Oakley Sound Systems
5U Oakley Modular Series
VCO Controller
1U wide oscillator master module
User Manual
V0.0.04
Preliminary Version
More Information to follow
Tony Allgood B.Eng
Oakley Sound Systems
CARLISLE
United Kingdom
Introduction
This is the User Manual for the issue 1 VCO Controller 5U module from Oakley Sound.
This document contains a basic summary of its operation, how our Oakley Buss works, a
guide to the front panel controls, how to connect it to your modules and finally calibration
procedures.
For the Builder's Guide, which includes the parts list, schematic description and testing advice,
please visit the project webpage at:
For general information regarding where to get parts and suggested part numbers please see
For general information on how to build our modules, including circuit board population,
mounting front panel components and making up board interconnects please see our
The 5U VCO Controller Module
The Oakley VCO Controller is a 1U wide module designed to function as a master controller
for two or more VCOs.
○ ○ ○ ○ ○ ○ ○
◆ **Work required**: Carry on the VCO Controller user manual from the end of its last sentence, in the same style.

◆ **Material shown**:
○ ○ ○ ○ ○ ○ ○
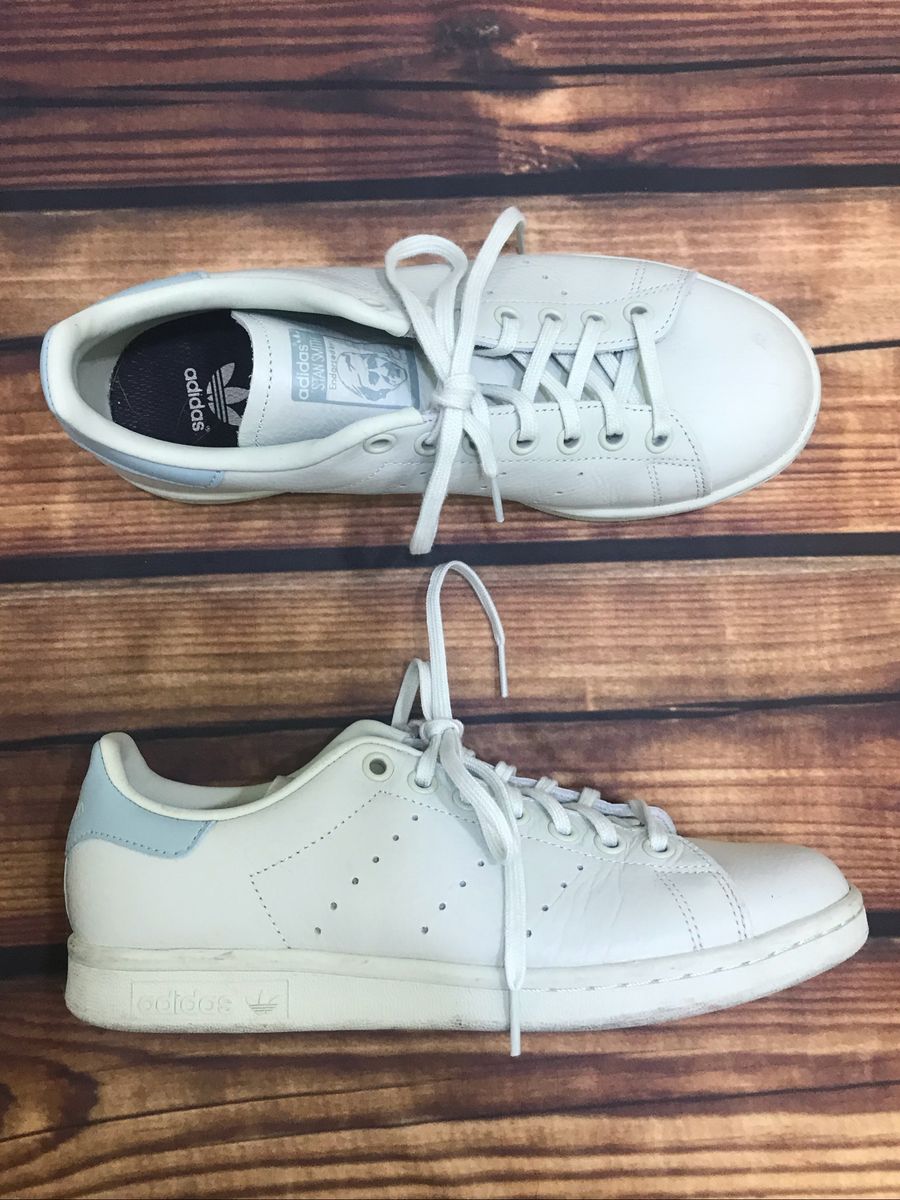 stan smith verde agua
○ ○ ○ ○ ○ ○ ○
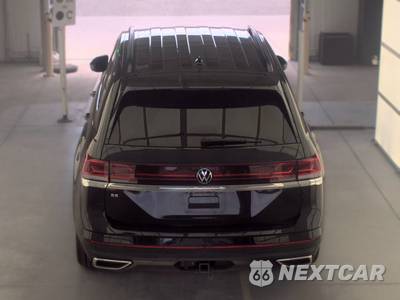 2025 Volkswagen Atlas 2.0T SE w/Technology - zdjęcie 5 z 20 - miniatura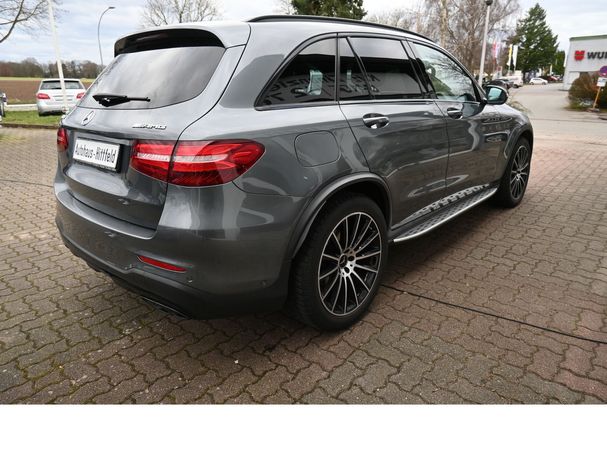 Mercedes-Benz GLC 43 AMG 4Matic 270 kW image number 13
○ ○ ○ ○ ○ ○ ○
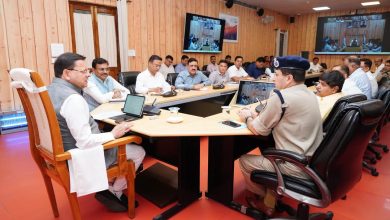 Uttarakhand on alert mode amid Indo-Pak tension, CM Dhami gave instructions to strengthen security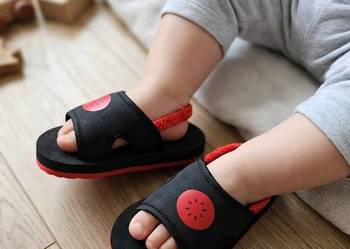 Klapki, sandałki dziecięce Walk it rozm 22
○ ○ ○ ○ ○ ○ ○
◆ **Response to this exercise**:
The basic premise of this module is to make it easy to control multiple oscillators. Quite often
you will require simple vibrato of two or more VCOs. Normally this is done by patching one
LFO (low frequency oscillator) to your VCOs via a multiple. This uses up a minimum of three
patch leads for two VCOs and the vibrato depth needs to be set individually on each VCO.
With this module the internal sine wave LFO is added directly to the VCO's control buss, or
by using two of the output sockets. One pot controls the depth of the LFO for both or more
VCOs. The LFO may be overridden by inserting a jack into the CV IN socket on the module
thus allowing other CVs to control multiple VCOs simply.
The VCO Controller also features an inbuilt VCA (voltage controlled amplifier) module. This
allows the internal LFO, or any external CV, to be controlled by another CV. This CV may be
aftertouch or modulation wheel outputs from your midi-CV interface. Thus, vibrato depth can
be controlled with your keyboard or keyboard's wheel or lever. Only one patch lead is required
to add touch sensitive or wheel controlled vibrato to your patches – normally this would
require a minimum of 2U of rack space, a multiple, and a whole bunch of patch leads.
The VCA within this module can also be used separately as a ordinary VCA should you not
wish to use the other features in the module at any time.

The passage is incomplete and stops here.